By Jem Shin ’23, Latonya Smith ’24, and Emma Tuhabonye ’23
Our goal was to use deep learning-based facial recognition algorithms to determine the appearances of political leaders, candidates, and opponents in political ad images. To do this, we ran a facial recognition algorithm in Python on Snapchat political campaign ad images. This algorithm uses the method, Histogram of Oriented Gradients (HOG) (Dalal & Triggs, 2005), for face detection, and a deep convolutional neural network (CNN) model for face encoding.
We first wanted to compare the facial recognition results with setting different tolerances and comparing the results. Tolerance is equivalent to sensitivity, the lower the tolerance the more strict the algorithm is at facial comparisons. After completing the testing of tolerances 0.5, 0.6, and 0.7, we wanted to compare the accuracy of the faces found with the results from Amazon Web Services (AWS) that the Wesleyan Media Project (WMP) had previously analyzed. This allowed us to compare the open source facial recognition software and find that the tolerance .5 was the most accurate in identifying faces among the Snapchat images and videos.
Our data came from Snapchat advertisements in the form of both images and videos. There were 2,314 total images and 4,045 total videos. These images and videos served as our unknown images and videos containing faces that the software would match with faces of various candidates. From the videos, we then took 17,184 total keyframes to use as the unknown images to run with the facial recognition software. The face recognition software identified known faces in these images and videos from the WMP’s collection of photos of 2020 candidates.
The biggest limit to our data and our use of it was the sheer size. We needed to run the facial recognition code locally, and even when running, it would take lots of time to finish parsing through every image and video. In addition, within the Snapchat ads themselves, we found that the ability of the program to recognize faces in the ads was impacted by the quality of the images and videos, along with how the faces were oriented (facing the camera, looking away, etc.). Among the known photos, the facial recognition program was unable to use 21 photos of candidates due to poor image quality or differing orientation of the candidates’ faces.
In addition to the new data frames we created with the recognized faces for both images and videos, we used the AWS dataset existing in the WMP database. AWS is a popular facial recognition tool that is known to be accurate, so we compared our results to the existing AWS results to see how the open source facial recognition algorithm would perform.

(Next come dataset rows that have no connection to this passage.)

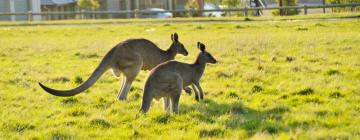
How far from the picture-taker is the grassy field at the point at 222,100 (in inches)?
259

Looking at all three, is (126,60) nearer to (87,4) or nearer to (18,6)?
(18,6)

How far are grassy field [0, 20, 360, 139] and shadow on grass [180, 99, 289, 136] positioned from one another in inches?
0.5

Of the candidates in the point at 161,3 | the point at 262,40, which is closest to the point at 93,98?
the point at 262,40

At first, the picture is called into the code. The HOG algorithm then converts the picture to black and white and examines each pixel. By using the black and white image, the algorithm can assess how dark each pixel is compared to its surrounding pixels. After examination, the algorithm then generates an arrow, called a “gradient”, which represents the calculated graduation of the lightest side to the darkest. Once this process has been performed on every pixel the program is left with an image of gradients. The algorithm then separates the image into squares of 16 x 16 pixels. For each square, the algorithm determines the most common gradient direction and replaces that square. From each of these squares, it determined the most frequent direction and replaced that square with a gradient. This resulted in a simplified structure of the face called a HOG pattern. We compared this pattern to an already known HOG pattern.

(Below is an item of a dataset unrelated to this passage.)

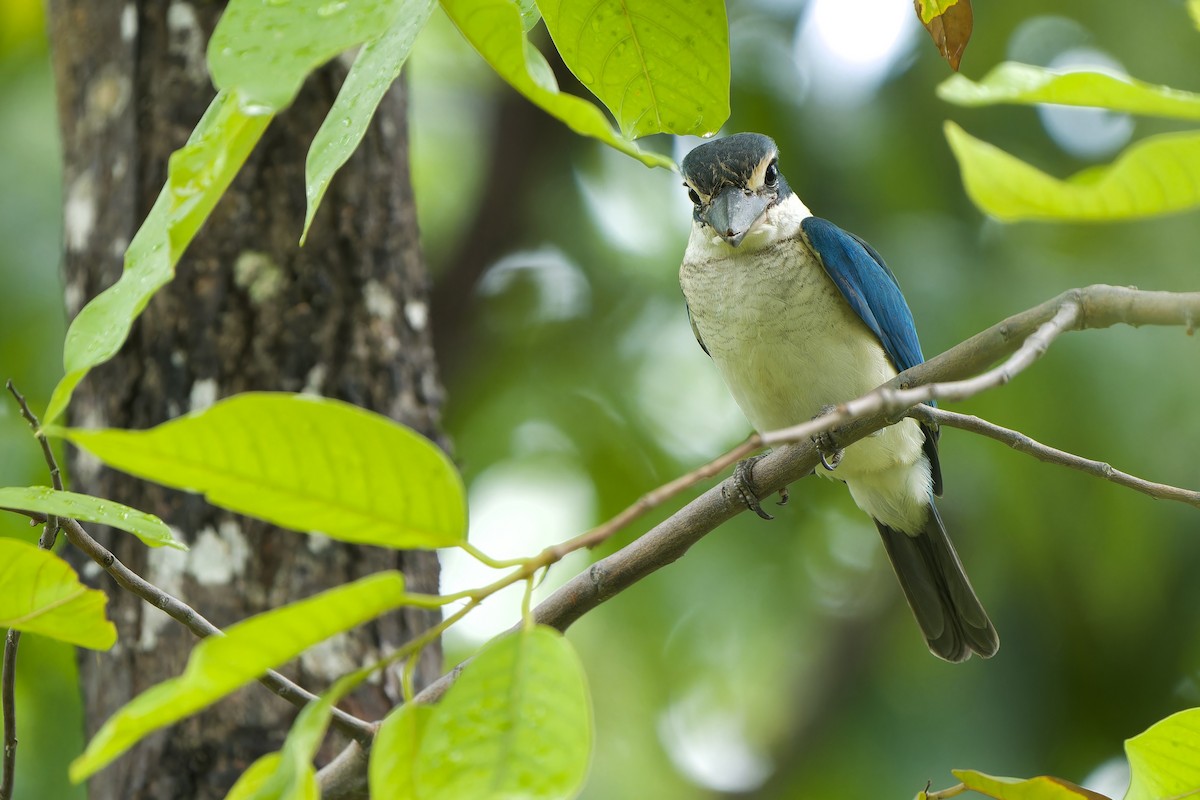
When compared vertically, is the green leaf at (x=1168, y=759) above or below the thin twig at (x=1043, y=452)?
below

To encode these faces, we use the deep CNN model for face detection. The algorithm was trained to identify 128 measurements (an embedding) on every face using basic image transformations such as rotation, scaling and shearing to center the images for analysis. To train the model, we will use an image of a face whose identity is known to us, another picture with the known face in a different orientation, and a picture of someone unknown. The algorithm then adjusts its neural network so that the measurements for the 2 known faces are closer and the measurements for the unknown face are farther. This process is repeated millions of times to result in a neural network that has learned how to create dependable measurements for each face.

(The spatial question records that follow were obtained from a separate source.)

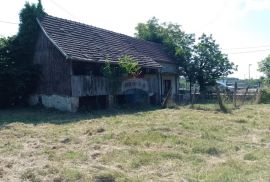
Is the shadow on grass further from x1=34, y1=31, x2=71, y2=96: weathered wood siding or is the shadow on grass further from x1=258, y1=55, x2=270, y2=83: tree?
x1=258, y1=55, x2=270, y2=83: tree

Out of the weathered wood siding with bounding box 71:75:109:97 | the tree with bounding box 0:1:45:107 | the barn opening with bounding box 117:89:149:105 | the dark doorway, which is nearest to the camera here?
the weathered wood siding with bounding box 71:75:109:97

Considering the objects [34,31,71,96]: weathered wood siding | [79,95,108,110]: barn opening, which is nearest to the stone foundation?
[34,31,71,96]: weathered wood siding

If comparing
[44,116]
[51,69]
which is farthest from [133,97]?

After this, we used a classifier to match the measurements from the new test image and identify the person who matches that. The end result is the name of the person in that image.
For the Snapchat political video ads , video summarization was used to pick out key frames. The key frames were determined by the frames’ color histogram. If there was a drastic change in the color histogram, then that frame was signaled as one to be pulled into our dataset.
From the dataset of our unknown Snapchat images, we employed a Python facial recognition machine learning algorithm. (Geitgey, 2020) From the unknown images, the program uses arrows called gradients that show the direction from light to dark in each pixel of the image in comparison to those around it. From these gradients, an analysis is done on their major/most defined direction to create a simplified version of the original image for identification with a known image. The package then uses landmark estimation and extracted facial measurements to further identify the person in the unknown photo.
We did this multiple times, using eight different tolerance levels ranging from 0.25 to 0.9. The default tolerance value in the software is 0.6, and lower tolerance values make the face comparisons more strict (and vice versa for higher tolerance levels). After running the facial recognition software with multiple different tolerance levels on the images, ranging from 0.25 to 0.9, we found that the default tolerance level (0.6), along with 0.5 and 0.7 seemed the most reasonable to specifically analyze. Below 0.5, the software was missing very obvious faces (ex. Trump), but from 0.7 onwards, it would assign face matches to people in the unknown images that were very clearly incorrect. Thus, we narrowed it down to these three tolerance levels for the purposes of our analysis.
From the dataset of videos from Snapchat, we used another machine learning algorithm from python. (Zhujunnan) This program was designed to extract the key frames from each video for our analysis. Using a contiguous sequence of video frames, the algorithm analyzes the color histogram. Once there is a dramatic change in the histogram, it marks the frame and places it into our dataset. Once this was done we used the facial recognition algorithm again to analyze the frames, using the three tolerance levels of 0.5, 0.6 and 0.7.
Lastly, we compared the resulting datasets of each of the three tolerance levels for both Snapchat videos and images to the AWS data set. The AWS dataset was used as a measure for accuracy, as the large size of both the image and video data sets made it difficult to confirm by human coding how accurate the facial recognition software was.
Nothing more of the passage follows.